The keys here are first and foremost the traditional method. The second though is first press only. What that means is exactly what it sounds like. After fermentation is finished the fish are pressed and the “sauce” is drawn off and filtered. Key here is that Red Boat does a gentle press and only takes that first press. Think of it like Extra Virgin Olive Oil, which works the same way. First press is Extra Virgin, second is just Olive Oil. What does Red Boat do with the “left overs”, I don’t have a clue but they only bottle the first press under their label.
I use this stuff in just about all my Asian style cooking and in some other ways as well. For instance it is a key secret to my Bruschetta. There are also a ton of recipes on the Red Boat Website you can dig into. Suffice to say though, I won’t buy anything at this point but Red Boat.
Finally I am not linking to a specific product in this review but rather the official Amazon Red Boat Vendor Page. There are two reasons for this. First is that there are many sizes and options available from a single bottle to a half gallon to a three pack etc. In the end it is all the same so buy the size that works best for you. I should note as well that while the dot gov requires an expiration date for all food items, the entire point of fish sauce is it pretty much lasts forever. Putting an expiration date on fish sauce is almost as bad as say putting one on a bottle of whiskey.
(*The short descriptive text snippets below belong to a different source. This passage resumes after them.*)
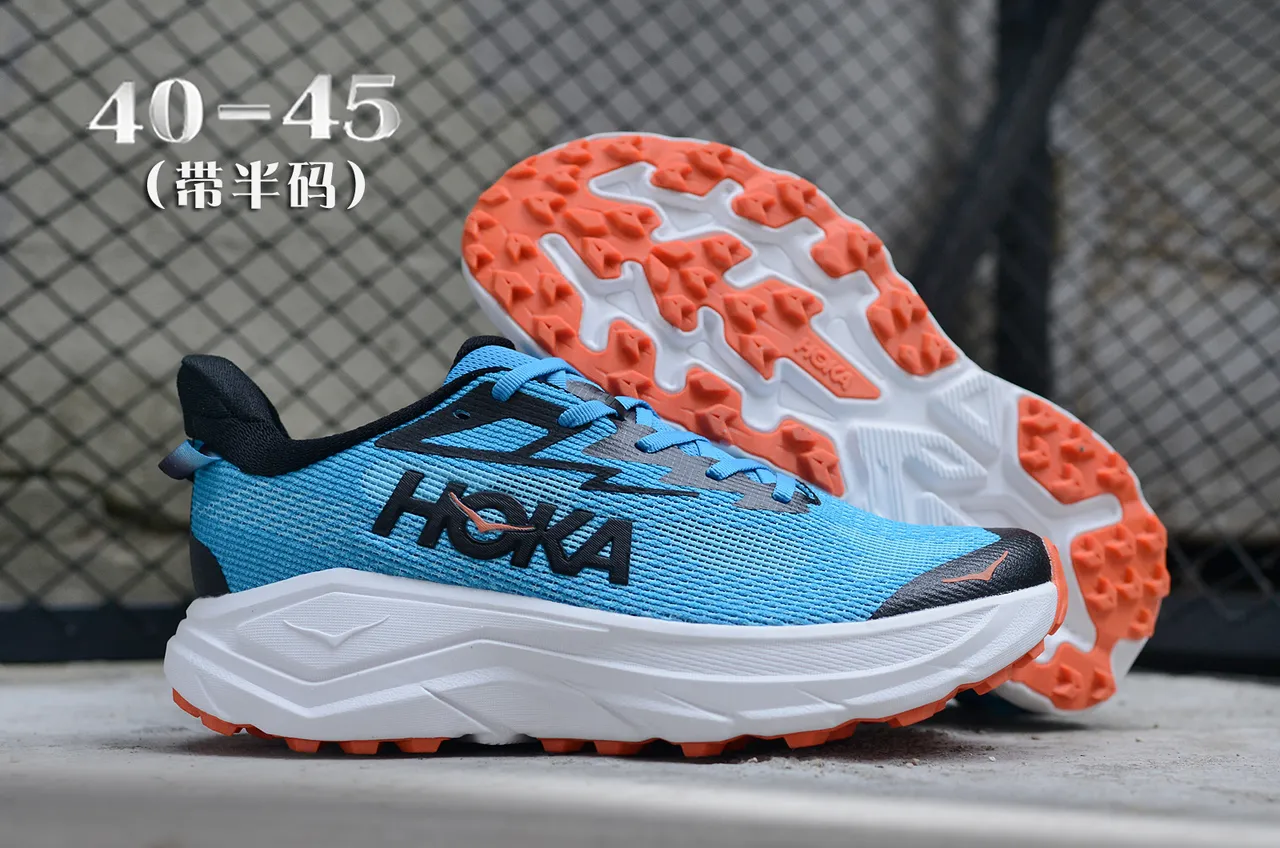 Hoka Chaussures de course bleu noir tige malla ingénierisée semelle moyenne blanche épaisse 7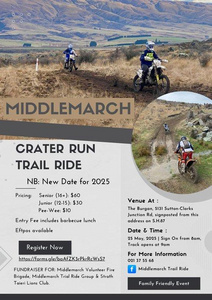 Middlemarch Crater Run Trail Ride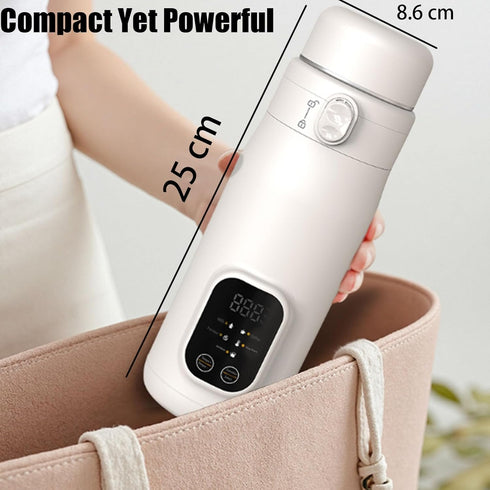 Slxypater Portable Milk Warmer for Baby - Dual Heating Modes for Breast Milk & Water,Bottle Warmer On The Go,Fast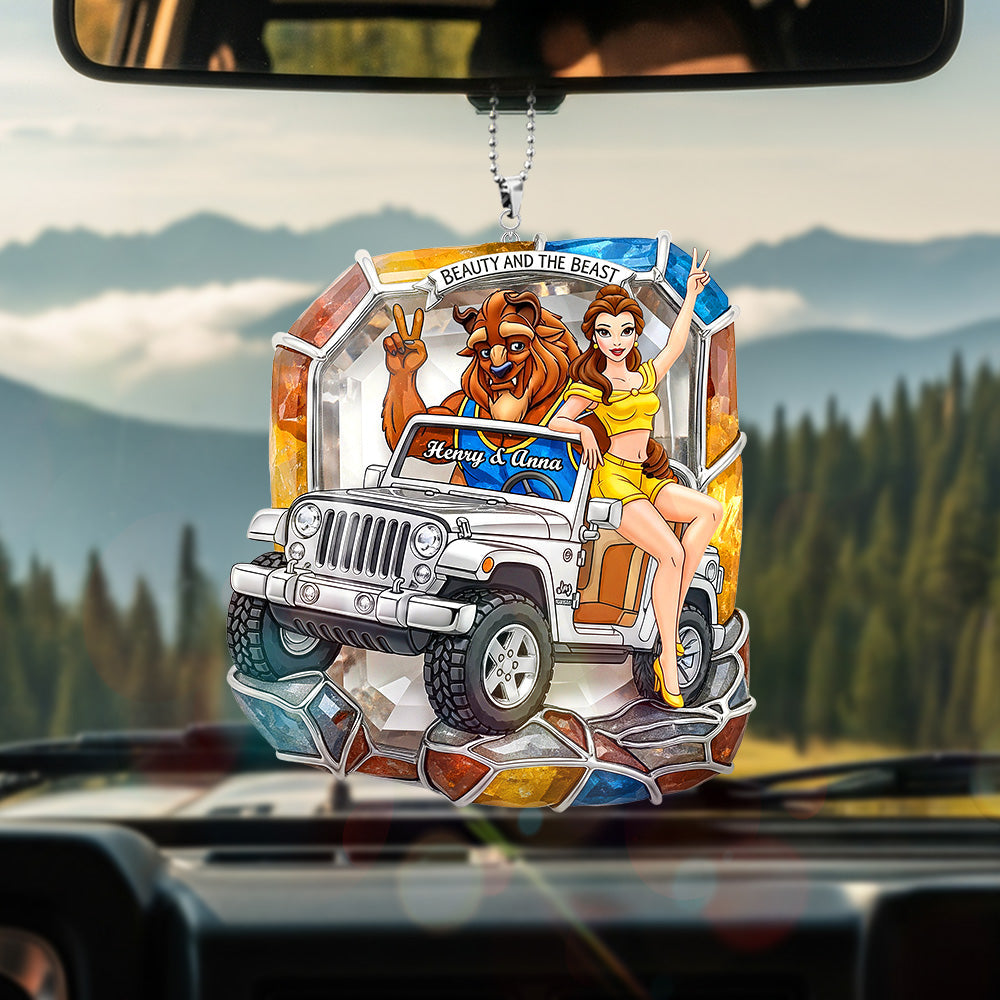 You've Caught My Heart - Cute Backview Couple Coffee Mug | Personalized Gifts for Couples Ornament PopCulturePrints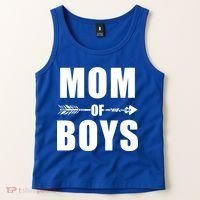 Mom of Boys Cute Mother's Day Tank Top thumb 2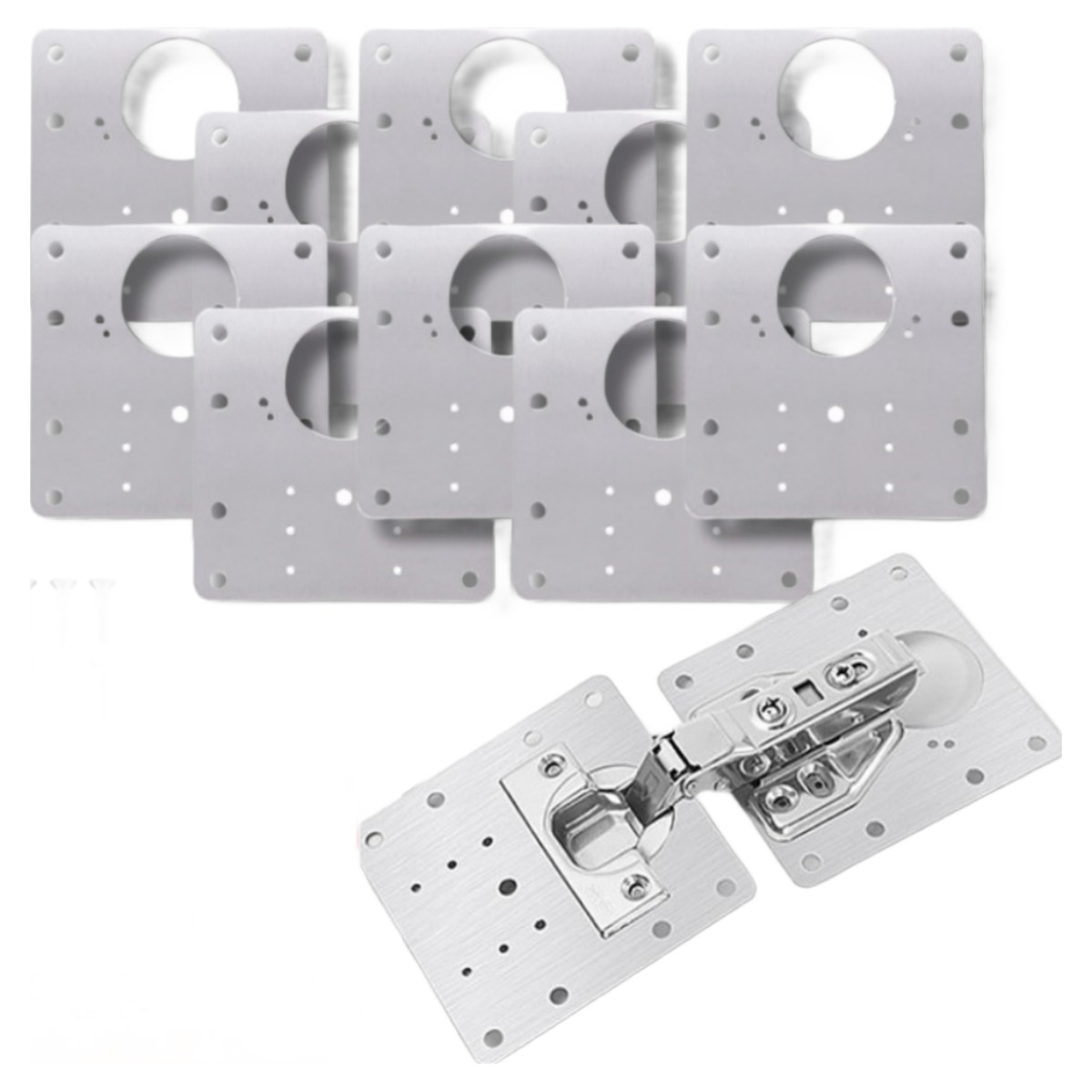 리빙솔루션 경첩 보강판 문짝 수리 보강판 플레이트, 20개 21,900원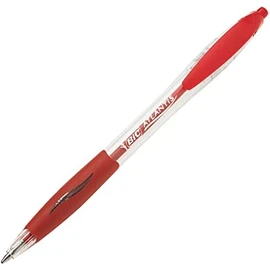 BiC Atlantis Clic Ball Pen 1.0mm Box of 12 - Red
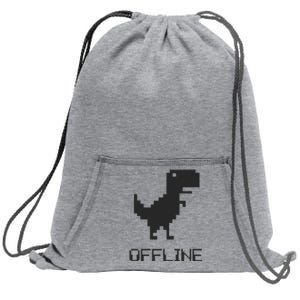 Offline Dinosaur Game Sweatshirt Cinch Pack Bag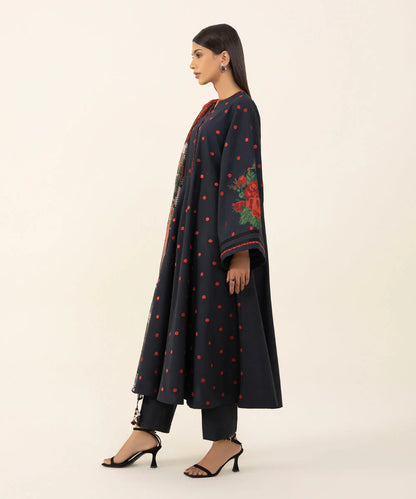 1 Piece - Embroidered Cambric Shirt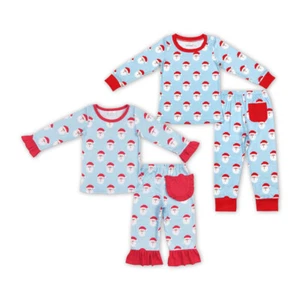 Infant Baby Boys Sleeper Clothing Moo-ey Christmas Cow Pajama Set - Picture 1 of 7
The second reason I am linking to the Red Boat vendor page though is they have some other things I just learned about that very much interest me. This includes the Phamily Reserve 50N Hardwood Smoked which I have not tried but just ordered and expect to be amazing. They also offer salt that is infused with the flavor or the black anchovies used to make the fish sauce. May be that is what they do with the left overs? That is just a guess but I am going to try the salt as well along with the Red Boat Pepper. What all this stuff does in contribute what is known as “umami flavor” to your foods in a great way. So if you love Asian food and umami like I do, give Red Boat a try, you will not be disappointed.